Former UW President Responds to Investigation Report
Former University of Wyoming President Laurie Nichols slammed the university's trustees for investigating her without telling her, not allowing her to respond to two complaints about allegedly abusive behavior, and violating the university's rules for an investigation.
"I sorely regret that the Trustees decided to hide these complaints from me and never ask for my response," Nichols said in a prepared statement through her attorney Megan Goetz.
"Instead for months, I was led to believe I would be at UW for another 3 years. I wanted to continue as UW’s President. The documents confirm that the terms of my renewed contract were negotiated and finalized with the Trustees. During the time of this secret investigation, I was being recruited for two other university presidential positions. I passed on them because my renewed contract with UW was negotiated and done," Nichols said.
In March, the trustees announced that they were not renewing Nichols' three-year contract and instead offered her a teaching position, a decision that garnered criticism from the university's students, faculty and staff, and Gov. Mark Gordon.
Nichols, who began her role July 1, 2016, said the trustees blindsided her and offered no explanation. She is now the president of Black Hills State University in Spearfish, S.D.
Tuesday, the university released more than 100 pages of documents that include allegations that Nichols yelled at a university foundation employee about an invasive species initiative and at a staff member over a student’s interaction with her dog.

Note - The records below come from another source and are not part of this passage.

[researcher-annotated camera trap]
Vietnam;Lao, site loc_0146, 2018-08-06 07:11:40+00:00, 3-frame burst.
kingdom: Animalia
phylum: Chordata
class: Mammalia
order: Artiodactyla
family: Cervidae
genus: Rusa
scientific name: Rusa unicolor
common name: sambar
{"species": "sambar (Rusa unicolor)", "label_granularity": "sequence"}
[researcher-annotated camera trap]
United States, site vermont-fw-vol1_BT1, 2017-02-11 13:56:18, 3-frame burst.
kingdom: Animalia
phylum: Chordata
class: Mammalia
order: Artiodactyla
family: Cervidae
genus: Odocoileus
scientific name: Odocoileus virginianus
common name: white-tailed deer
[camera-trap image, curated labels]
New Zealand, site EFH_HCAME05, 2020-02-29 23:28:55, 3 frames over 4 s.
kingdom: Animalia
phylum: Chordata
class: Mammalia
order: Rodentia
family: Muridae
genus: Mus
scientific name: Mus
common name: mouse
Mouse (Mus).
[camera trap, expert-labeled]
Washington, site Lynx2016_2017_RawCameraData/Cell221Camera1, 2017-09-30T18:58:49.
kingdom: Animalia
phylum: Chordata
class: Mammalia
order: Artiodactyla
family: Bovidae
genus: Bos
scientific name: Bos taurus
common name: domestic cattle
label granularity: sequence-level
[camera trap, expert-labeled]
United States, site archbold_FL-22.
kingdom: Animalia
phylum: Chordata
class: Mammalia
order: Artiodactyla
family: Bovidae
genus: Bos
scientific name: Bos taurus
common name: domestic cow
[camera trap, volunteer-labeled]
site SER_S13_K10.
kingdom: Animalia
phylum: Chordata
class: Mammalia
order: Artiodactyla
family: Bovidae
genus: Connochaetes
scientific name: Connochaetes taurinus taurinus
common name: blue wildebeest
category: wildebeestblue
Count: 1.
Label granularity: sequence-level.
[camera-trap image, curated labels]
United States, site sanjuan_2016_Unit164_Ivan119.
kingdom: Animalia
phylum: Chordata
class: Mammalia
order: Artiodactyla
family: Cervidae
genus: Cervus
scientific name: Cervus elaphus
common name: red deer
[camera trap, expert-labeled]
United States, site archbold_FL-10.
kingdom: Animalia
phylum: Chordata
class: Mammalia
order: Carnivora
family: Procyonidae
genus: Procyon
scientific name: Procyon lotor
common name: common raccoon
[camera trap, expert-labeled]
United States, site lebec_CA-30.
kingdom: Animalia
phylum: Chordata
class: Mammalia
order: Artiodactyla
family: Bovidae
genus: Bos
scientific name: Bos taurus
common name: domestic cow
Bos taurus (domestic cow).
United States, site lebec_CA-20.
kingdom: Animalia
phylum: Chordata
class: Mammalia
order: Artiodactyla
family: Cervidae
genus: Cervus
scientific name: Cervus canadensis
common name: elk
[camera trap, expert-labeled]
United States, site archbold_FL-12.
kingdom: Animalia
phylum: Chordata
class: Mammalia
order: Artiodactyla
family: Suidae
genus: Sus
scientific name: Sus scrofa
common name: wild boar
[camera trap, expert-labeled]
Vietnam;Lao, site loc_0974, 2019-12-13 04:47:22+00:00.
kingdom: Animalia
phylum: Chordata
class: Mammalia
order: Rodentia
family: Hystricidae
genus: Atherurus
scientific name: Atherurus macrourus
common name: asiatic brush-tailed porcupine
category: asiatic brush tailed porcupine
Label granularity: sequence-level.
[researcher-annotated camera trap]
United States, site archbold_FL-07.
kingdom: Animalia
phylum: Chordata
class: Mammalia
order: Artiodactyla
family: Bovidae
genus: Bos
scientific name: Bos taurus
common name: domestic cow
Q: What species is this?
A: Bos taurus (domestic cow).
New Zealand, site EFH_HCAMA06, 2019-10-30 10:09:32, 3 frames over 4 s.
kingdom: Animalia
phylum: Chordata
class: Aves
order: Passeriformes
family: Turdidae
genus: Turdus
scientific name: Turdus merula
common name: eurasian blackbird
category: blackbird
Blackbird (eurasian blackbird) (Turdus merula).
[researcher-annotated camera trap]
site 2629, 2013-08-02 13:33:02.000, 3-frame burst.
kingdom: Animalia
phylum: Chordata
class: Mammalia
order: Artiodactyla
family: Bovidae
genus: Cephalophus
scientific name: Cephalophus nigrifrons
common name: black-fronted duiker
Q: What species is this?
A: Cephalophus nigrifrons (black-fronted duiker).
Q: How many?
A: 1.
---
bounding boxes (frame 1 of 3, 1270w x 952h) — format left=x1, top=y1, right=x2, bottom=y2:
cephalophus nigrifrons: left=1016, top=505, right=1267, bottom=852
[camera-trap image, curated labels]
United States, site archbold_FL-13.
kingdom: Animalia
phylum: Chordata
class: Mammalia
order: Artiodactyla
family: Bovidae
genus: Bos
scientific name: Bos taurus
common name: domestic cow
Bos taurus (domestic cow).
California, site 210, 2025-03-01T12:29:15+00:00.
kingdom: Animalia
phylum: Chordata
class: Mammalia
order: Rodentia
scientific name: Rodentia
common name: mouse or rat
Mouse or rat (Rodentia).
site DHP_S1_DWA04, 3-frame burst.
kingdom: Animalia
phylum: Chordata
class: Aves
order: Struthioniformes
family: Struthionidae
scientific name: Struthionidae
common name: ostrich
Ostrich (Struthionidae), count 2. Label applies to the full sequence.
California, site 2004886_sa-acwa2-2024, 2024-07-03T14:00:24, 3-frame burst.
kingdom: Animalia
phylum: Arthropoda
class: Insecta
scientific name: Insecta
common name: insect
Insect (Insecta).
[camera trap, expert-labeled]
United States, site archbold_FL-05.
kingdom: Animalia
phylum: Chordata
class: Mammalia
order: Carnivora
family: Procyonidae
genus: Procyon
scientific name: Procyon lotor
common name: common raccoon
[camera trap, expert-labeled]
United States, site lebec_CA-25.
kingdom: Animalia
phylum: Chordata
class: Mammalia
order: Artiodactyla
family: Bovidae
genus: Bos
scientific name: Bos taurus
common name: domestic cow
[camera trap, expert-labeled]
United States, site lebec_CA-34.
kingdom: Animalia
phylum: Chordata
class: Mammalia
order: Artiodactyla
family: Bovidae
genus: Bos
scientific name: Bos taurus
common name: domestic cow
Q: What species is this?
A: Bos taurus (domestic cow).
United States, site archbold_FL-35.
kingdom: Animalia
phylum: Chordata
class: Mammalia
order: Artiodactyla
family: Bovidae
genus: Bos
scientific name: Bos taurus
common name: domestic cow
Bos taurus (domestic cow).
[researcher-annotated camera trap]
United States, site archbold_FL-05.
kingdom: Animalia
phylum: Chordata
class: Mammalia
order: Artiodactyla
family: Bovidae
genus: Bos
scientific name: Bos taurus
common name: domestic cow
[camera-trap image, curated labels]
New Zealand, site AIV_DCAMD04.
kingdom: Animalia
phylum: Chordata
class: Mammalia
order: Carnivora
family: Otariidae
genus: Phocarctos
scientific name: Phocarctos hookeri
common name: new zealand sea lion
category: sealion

Those employee complaints apparently were the cause of the trustees not renewing Nichols' contract, she wrote.
Nichols recounted how the trustees directed her to cut the university's budget by $42 million, and that difficult work continued until she left, she added. "I can accept that people may have had criticisms of me as a boss."
But she insisted she never treated anyone abusively, and the reports about that alleged behavior did not arise during a mid-term evaluation in 2018, she wrote.
Likewise, the documents' redactions make it difficult to understand the substance of the complaints; the identities of those who complained; how they were interviewed; no findings or even a summary of allegations; and no notes that that the interviews occurred, Nichols wrote.
"Unequivocally, I can say that I was not interviewed, let alone told about the complaints or investigation," she wrote.
The night of the incident in which she allegedly confronted an employee's encounter with a dog at her house also was the night that personal property was stolen from her house, she wrote.
Nichols also could have responded to an allegation that she angrily confronted a UW Foundation employee, but again, she was not asked, she wrote.
"I am very disappointed that I was given zero opportunity to try and work through the issues," she wrote.
The records show the trustees investigated her according to a university policy, Nichols wrote.
But that policy requires the trustees to notify the person who is subject of a complaint, and to prepare a report and share it with all involved including her, she added.
"It’s clear the Trustees did not follow their own policy, despite paying a Colorado company thousands of dollars," Nichols said, referring to the contract with Employment Matters LLC Flynn Investigations Group.
Nichols concluded her statement saying she was bothered that two employees had concerns that were hidden from her and how the trustees treated her so poorly.
She enjoys her work at Black Hills State University, she said. "However, I continue to wish the people of Wyoming nothing but the best."